▸ **Set task**
Please write out each of the items below again, swapping "farthest" for "most distant" and keeping everything else the same. Leave the pictures out.

▸ **Data records**
* Begin *

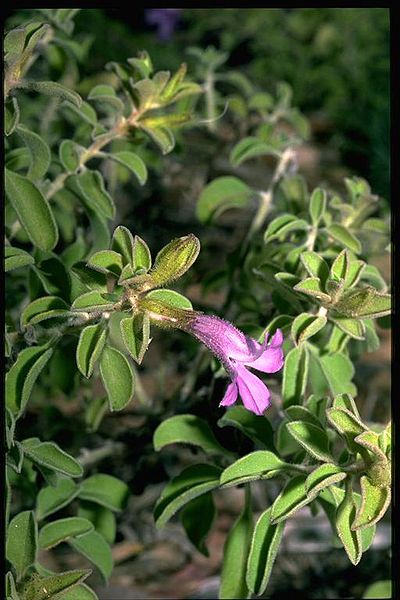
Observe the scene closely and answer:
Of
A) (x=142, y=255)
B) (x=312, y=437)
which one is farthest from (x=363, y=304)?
(x=142, y=255)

* End *

▸ **Final result**
Observe the scene closely and answer:
Of
A) (x=142, y=255)
B) (x=312, y=437)
which one is most distant from (x=363, y=304)?
(x=142, y=255)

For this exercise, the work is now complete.